__What you have to do__
In the records below, find the line containing "Bazaar Padėklas, The" and transcribe it and every line after it exactly; leave the pictures out.

┌─ Given data

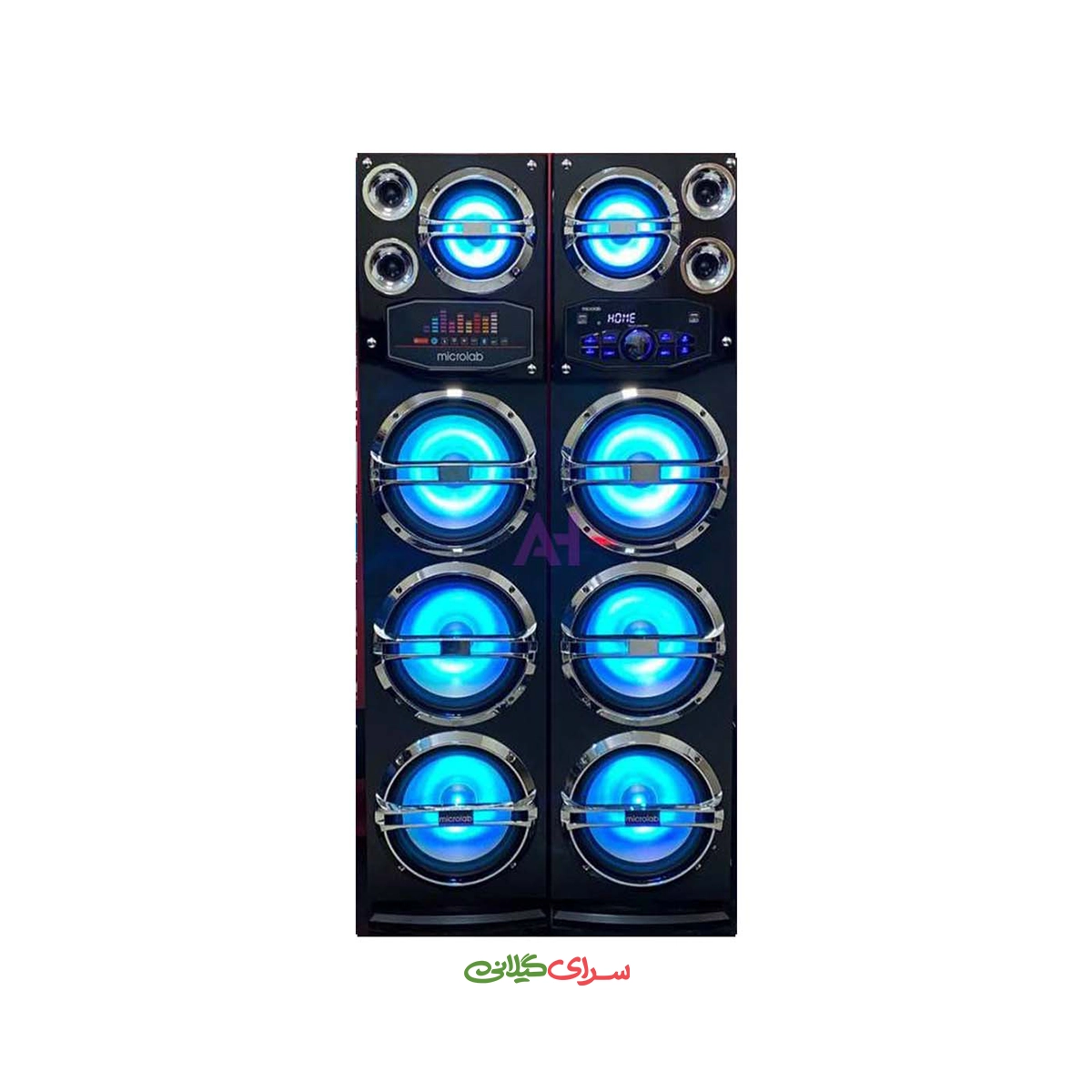 اسپیکر 2 تایی ایستاده 6 ساب 10 اینچ مشکی میکرولب مدل M310104 INF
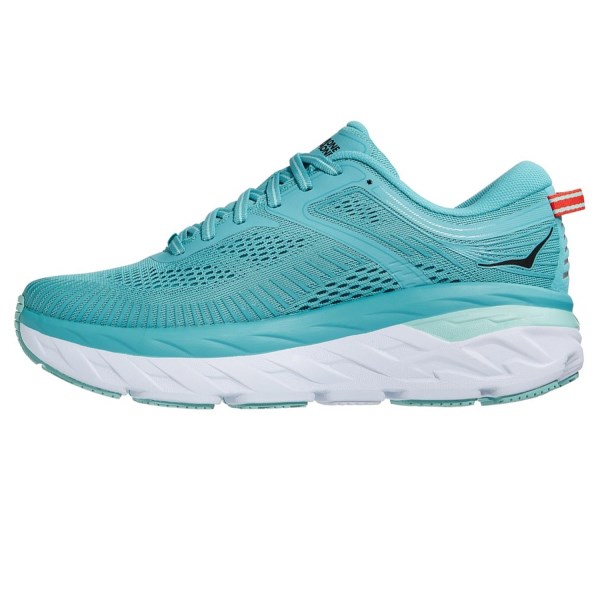 Hoka Bondi 7 - Womens Running Shoes - Aquarelle/Eggshell Blue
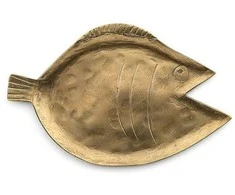 Bazaar Padėklas, The Dori M, 10.5x16.5x1 cm, Auksinė, Žalvaris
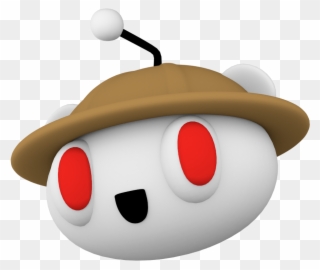 A Snoo I Made For A Reddit-related Video Series I'm - Cartoon Clipart
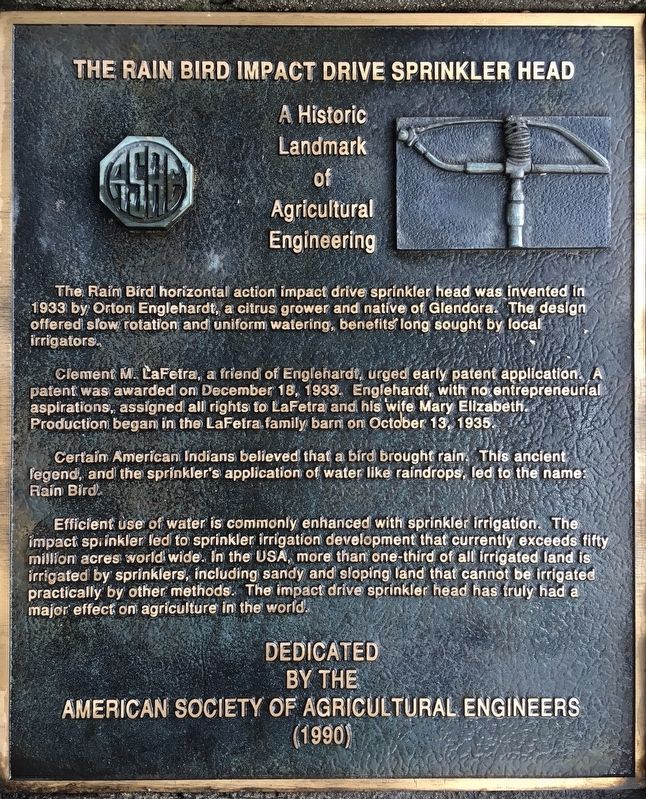 Rain Bird Sprinkler Marker. Click for full size. Rain Bird Sprinkler Marker image. Click for full size.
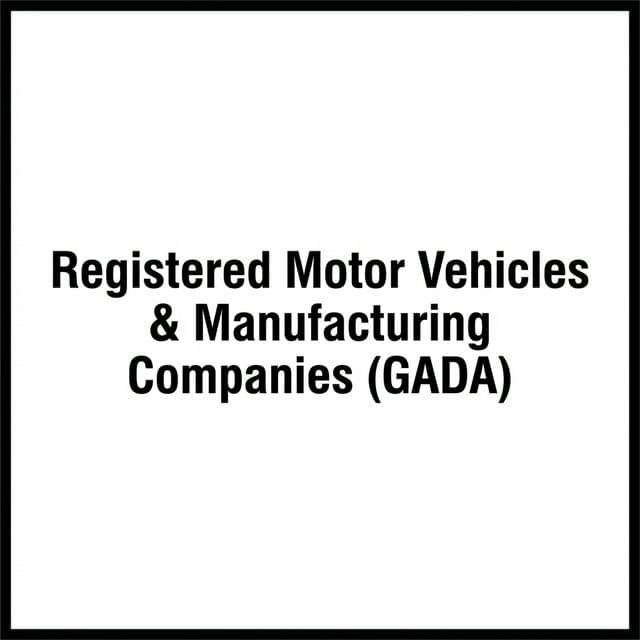 Registered Motor Vehicles & Manufacturing Companies (GADA)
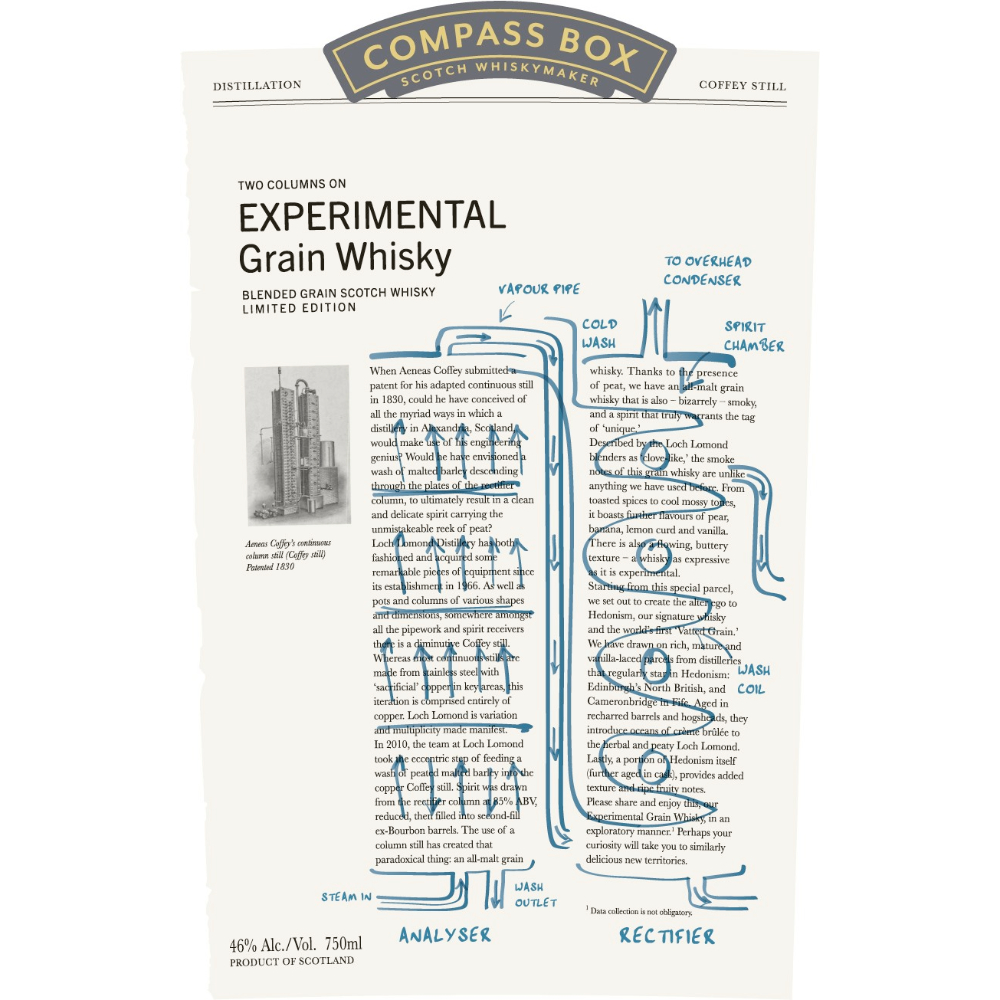 Buy Compass Box Experimental Grain Whisky Limited Edition Online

└─

__Problem solution__
 Bazaar Padėklas, The Dori M, 10.5x16.5x1 cm, Auksinė, Žalvaris
 A Snoo I Made For A Reddit-related Video Series I'm - Cartoon Clipart
 Rain Bird Sprinkler Marker. Click for full size. Rain Bird Sprinkler Marker image. Click for full size.
 Registered Motor Vehicles & Manufacturing Companies (GADA)
 Buy Compass Box Experimental Grain Whisky Limited Edition Online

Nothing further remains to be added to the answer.